Mais cette même Marseillaise, qui, aux côtés de « Maréchal nous voilà » est restée l’hymne d’un État collaborationniste et lâche, non, je l’outrage.
Le drapeau qu’ont vu en arrivant de pays en dictature des réfugiés politiques, oui, peut-être, en oubliant celui que des centaines de milliers d’autres réfugiés ne verront pas, refoulés par une France qui tient à rester entre soi, oui, en oubliant ça, peut-être, je peux le respecter.
Mais le drapeau dont les trois couleurs barraient les cartes de police des fonctionnaires qui ont massacré plusieurs centaines d’Algériens pacifiques la nuit du 17 octobre 1961 à Paris, le drapeau qui flottait aux frontons des palais de justice où, dans mon enfance, on pouvait encore envoyer des hommes se faire trancher la tête, non, ce drapeau-là je l’outrage.
L’hymne d’un pays laïc, dont l’Église, comme les temples, mosquées et synagogues, ont fini par être séparés de l’État, d’un pays qui compte encore tant d’athées et d’anticléricaux lucides, oui, peut-être, je peux le respecter.
Mais l’hymne d’un pays dont les dirigeants se demandent aujourd’hui s’il n’est pas temps de revenir sur le régime de séparation des églises et de l’État, s’il n’est pas temps de commencer à enseigner le fait religieux dans les écoles, non, cet hymne-là je l’outrage.
Le drapeau qui flotte sur une assemblée qui a fini par accorder le droit de vote aux femmes, qui a fini par les soustraire à la tutelle de leurs maris, qui a fini par leur accorder le droit à l’avortement, oui, je peux le respecter.

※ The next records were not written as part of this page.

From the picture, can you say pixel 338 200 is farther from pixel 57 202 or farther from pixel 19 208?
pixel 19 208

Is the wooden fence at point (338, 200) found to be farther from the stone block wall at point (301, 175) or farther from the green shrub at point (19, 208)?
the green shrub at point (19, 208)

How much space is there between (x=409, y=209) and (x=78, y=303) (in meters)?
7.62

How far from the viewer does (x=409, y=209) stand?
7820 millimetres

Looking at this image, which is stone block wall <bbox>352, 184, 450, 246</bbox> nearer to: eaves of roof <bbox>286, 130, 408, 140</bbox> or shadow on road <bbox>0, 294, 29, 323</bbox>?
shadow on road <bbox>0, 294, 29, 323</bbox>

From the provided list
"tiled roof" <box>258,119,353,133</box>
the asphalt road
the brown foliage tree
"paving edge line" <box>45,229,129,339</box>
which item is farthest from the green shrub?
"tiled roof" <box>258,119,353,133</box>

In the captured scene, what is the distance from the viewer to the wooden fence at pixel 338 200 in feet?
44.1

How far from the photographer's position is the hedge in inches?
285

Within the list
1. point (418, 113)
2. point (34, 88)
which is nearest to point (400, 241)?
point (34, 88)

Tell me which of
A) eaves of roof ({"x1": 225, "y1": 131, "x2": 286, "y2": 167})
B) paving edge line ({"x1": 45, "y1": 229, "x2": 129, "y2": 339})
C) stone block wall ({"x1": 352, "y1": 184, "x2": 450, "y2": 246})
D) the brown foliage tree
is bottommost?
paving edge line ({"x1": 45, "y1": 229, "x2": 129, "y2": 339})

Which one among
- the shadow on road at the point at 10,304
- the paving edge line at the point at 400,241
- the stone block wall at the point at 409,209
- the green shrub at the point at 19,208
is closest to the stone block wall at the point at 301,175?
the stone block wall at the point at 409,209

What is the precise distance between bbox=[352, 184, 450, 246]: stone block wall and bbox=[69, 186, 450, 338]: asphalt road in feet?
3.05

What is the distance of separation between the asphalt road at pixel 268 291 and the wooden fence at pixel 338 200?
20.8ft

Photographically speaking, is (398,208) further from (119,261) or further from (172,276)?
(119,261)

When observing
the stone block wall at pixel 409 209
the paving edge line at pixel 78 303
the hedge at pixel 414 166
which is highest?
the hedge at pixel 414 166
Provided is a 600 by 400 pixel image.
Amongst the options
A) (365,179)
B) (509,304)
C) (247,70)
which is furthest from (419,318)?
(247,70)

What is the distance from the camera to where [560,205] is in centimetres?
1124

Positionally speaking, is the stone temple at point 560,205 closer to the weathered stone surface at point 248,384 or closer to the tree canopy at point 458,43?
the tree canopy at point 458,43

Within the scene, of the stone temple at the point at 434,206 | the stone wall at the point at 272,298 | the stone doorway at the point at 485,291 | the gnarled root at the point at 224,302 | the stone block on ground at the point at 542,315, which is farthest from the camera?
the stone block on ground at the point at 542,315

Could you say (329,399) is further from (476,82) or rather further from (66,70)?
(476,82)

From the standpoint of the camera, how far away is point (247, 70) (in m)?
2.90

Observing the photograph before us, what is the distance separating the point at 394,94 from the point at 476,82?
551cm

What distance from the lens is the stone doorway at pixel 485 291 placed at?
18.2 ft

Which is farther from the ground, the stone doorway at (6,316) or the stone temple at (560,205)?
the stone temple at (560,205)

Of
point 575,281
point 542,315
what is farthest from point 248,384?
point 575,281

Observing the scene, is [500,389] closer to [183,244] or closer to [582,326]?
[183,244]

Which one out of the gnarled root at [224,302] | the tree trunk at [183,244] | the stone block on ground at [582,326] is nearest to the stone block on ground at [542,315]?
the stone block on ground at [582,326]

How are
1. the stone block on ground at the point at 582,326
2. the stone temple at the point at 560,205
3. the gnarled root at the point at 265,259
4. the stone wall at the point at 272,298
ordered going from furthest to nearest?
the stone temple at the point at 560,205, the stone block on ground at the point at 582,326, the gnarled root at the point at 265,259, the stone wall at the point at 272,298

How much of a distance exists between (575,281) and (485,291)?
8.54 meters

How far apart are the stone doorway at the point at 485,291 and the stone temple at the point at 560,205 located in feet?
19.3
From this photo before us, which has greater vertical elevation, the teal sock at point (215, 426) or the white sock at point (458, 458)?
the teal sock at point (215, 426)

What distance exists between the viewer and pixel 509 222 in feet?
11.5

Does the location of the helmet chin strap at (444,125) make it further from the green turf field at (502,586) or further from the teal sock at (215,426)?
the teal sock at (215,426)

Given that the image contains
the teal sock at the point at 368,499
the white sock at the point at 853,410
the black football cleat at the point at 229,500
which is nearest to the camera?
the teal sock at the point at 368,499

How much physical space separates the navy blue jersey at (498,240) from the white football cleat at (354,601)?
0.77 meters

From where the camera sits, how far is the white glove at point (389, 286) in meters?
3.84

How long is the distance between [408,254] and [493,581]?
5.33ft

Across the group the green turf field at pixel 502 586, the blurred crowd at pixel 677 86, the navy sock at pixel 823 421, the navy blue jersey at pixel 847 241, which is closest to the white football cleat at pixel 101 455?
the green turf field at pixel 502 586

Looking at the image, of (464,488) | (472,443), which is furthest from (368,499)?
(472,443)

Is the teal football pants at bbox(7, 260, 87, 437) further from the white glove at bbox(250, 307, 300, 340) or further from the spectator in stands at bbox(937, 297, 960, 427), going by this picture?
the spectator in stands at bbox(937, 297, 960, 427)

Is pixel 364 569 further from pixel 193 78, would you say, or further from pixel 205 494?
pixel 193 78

Mais le drapeau d’un pays dans lequel les femmes sont encore en moyenne payées un tiers de moins que les hommes, ou les violences conjugales sont si courantes et admises, ou les taches et responsabilités sont encore largement à l’avantage des hommes, non, ce drapeau-là je l’outrage.
En faisant l’effort de fermer les yeux sur le « sang impur » appelé à « abreuver nos sillons », l’hymne et le drapeau tricolore d’un groupe humain qui se sent un destin commun, dont l’histoire a fait un des berceaux de l’humanisme, des luttes sociales, de la littérature, des révolutions, des sciences, de la poésie, des arts, des principes de liberté, d’égalité, des droits humains, oui, je peux les respecter.
Pas les saluer au garde-à-vous ; je ne salue que les êtres humains. Mais les respecter, oui.
Mais l’hymne et le drapeau tricolore d’un pays, d’un État, d’une patrie dont l’essence et la structure interdisent la réalisation de sa devise, entretenant au sein de ses frontières, et vis-à-vis de tant d’autres pays, l’injustice la plus crasse, non, je ne les respecte pas, je les outrage.
L’hymne et le drapeau tricolore d’un pays si peu sûr de mériter naturellement le respect qu’il en vient à en pénaliser l’outrage, oui, naturellement, je les outrage.
Personne ne m’imposera le respect d’un quelconque drapeau ni d’un quelconque hymne.